SET EXERCISE 1:
Translate this sentence from the air pollution text into French: "Neural Network approaches have been continuously modified regarding their structure, leading to models with enhanced generalization ability and extrapolation capability and, most importantly, improved accuracy [34,35]."
SET EXERCISE 2:
According to the air pollution text, which two regression techniques did Gummadi et al. (2014) introduce for modelling?
SET EXERCISE 3:
Please continue the air pollution text from where it stops.

EXTRACT PROVIDED:
=======

A portion of air pollution of significant importance, which, in contrast with other pollutants, is responsible not only for long-term but also short-term effects on human health, consists of particles of small diameters and various compositions [18,19]. Particulate Matter (PM), due to its long-time suspension and the ability to travel far distances in the atmosphere, is characterized as one of the leading causes of worldwide mortality and is associated with direct and indirect effects on the climate system [20,21], as well as a wide range of health problems, mostly depending on the size of the particles [22,23,24,25,26,27]. The most studied and adequately monitored categories of PM are the PM₁₀ and PM_2.5 [28,29]. Zanobetti and Schwartz performed a study at a national level in the US, analyzing the critical effects of PM₁₀ and PM_2.5, and concluded that both are associated with increased rates of mortality [30]. Janssen et al. found a close relationship between these two PM size fractions and all-cause and cause-specific mortality, by using data from Statistics Netherlands during the 2008–2009 time period and for the entire Dutch population [31].

The need for spatially continuous data of air quality parameters can be satisfied by using interpolation methods at locations where there are no available observations. Akkala et al. (2010) provided a thorough review of commonly used interpolation techniques in which they presented their basic principle as well as their most important advantages and disadvantages and, additionally, they included scenarios in which these methods would be at their best potential [32]. The process of spatial interpolation eventually was supported by utilizing more advanced machine learning methodologies, such as Artificial Neural Networks (ANNs), in cases where radioactive gases concentrations data were needed [33]. Neural Network approaches have been continuously modified regarding their structure, leading to models with enhanced generalization ability and extrapolation capability and, most importantly, improved accuracy [34,35]. Gummadi et al. (2014) introduced two more regression techniques for modelling, specifically, a Random Forest Regression and a Support Vector Regression (SVR), and evaluated their usefulness and limitations in comparison with conventional methods and ANN-based approaches [36].

=======

ENTRIES PROVIDED:
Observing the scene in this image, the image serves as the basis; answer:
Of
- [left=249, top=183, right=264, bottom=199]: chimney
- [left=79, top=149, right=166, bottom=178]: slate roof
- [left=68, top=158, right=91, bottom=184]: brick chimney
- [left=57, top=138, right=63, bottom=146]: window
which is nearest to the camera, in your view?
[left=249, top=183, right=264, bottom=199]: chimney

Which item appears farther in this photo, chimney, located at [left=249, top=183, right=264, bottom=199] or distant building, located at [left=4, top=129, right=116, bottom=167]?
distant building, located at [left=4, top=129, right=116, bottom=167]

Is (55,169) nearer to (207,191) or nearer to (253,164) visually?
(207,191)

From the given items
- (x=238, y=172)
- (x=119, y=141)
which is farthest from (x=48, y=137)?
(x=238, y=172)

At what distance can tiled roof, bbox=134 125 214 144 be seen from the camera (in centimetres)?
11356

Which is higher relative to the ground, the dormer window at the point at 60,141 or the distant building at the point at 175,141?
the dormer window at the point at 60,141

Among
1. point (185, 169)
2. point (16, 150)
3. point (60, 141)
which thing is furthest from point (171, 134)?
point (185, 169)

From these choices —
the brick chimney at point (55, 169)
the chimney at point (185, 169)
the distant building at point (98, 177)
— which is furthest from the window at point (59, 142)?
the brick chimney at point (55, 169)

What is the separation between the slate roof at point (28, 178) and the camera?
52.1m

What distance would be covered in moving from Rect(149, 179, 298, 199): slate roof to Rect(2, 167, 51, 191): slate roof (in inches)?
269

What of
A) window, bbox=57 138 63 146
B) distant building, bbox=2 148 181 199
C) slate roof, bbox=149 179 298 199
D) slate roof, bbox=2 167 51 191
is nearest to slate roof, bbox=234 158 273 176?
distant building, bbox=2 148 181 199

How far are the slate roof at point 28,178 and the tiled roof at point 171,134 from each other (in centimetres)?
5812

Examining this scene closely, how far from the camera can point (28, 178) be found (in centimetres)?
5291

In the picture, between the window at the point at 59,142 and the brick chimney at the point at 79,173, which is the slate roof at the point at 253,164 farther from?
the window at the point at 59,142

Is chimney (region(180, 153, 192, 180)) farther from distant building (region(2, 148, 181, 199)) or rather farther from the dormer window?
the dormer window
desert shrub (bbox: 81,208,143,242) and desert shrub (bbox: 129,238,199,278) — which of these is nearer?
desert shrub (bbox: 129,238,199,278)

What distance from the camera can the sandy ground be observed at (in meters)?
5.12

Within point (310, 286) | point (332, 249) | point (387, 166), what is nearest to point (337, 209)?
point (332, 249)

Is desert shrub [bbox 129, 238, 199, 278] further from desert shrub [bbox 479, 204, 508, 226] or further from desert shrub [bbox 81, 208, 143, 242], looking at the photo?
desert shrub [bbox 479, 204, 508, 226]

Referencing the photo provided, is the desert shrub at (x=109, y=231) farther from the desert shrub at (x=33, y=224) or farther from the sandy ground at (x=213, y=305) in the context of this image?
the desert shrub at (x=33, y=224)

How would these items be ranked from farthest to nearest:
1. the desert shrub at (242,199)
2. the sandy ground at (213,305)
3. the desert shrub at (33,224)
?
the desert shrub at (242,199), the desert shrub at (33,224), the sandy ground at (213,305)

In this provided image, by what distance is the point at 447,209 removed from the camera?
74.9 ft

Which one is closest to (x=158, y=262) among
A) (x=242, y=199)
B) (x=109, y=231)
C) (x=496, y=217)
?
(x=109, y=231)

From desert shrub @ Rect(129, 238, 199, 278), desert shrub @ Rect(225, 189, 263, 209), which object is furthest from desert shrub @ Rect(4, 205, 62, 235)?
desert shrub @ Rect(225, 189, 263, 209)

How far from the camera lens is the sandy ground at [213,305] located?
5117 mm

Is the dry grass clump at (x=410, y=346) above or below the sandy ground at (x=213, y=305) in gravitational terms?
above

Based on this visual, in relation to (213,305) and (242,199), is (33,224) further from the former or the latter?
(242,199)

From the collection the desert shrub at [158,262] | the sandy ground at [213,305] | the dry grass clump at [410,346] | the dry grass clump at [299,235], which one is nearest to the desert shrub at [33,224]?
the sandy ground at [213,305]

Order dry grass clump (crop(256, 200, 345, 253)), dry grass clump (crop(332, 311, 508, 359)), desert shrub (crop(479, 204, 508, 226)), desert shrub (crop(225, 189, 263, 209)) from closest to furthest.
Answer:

=======

TASK RESULT 1:
Les approches par réseaux de neurones ont été continuellement modifiées quant à leur structure, ce qui a conduit à des modèles dotés d'une meilleure capacité de généralisation et d'extrapolation et, surtout, d'une précision accrue [34,35].

TASK RESULT 2:
A Random Forest Regression and a Support Vector Regression (SVR).

TASK RESULT 3:
In the field of PM modeling, spatial and temporal estimations of PM₁₀ and PM_2.5 concentrations can be performed by utilizing ANN statistical models, which have been proven to effectively simulate PM pollution fields in previous studies [37,38,39,40]. In general, the importance of using advanced techniques (e.g., auto-regressive models, tensor-based approaches, deep neural networks, etc.) for spatiotemporal predictive modeling, by combining data from different locations, has been demonstrated in relevant works [41,42,43,44,45], as these techniques consistently outperform more conventional methods. Regarding ANNs applications, the input parameters used for developing the models can be different in many cases, utilizing air quality concentrations from ground stations, satellite data and/or values from numerical climate models [39,46,47,48,49]. Adding parameters as inputs may be beneficial for estimation purposes as more information is inserted to the networks, however, the latter can become more complex and time-consuming. An essential task in this context is to carefully compare different scenarios of input parameters which will help choose the optimum input set which can be used effectively to provide accurate estimations.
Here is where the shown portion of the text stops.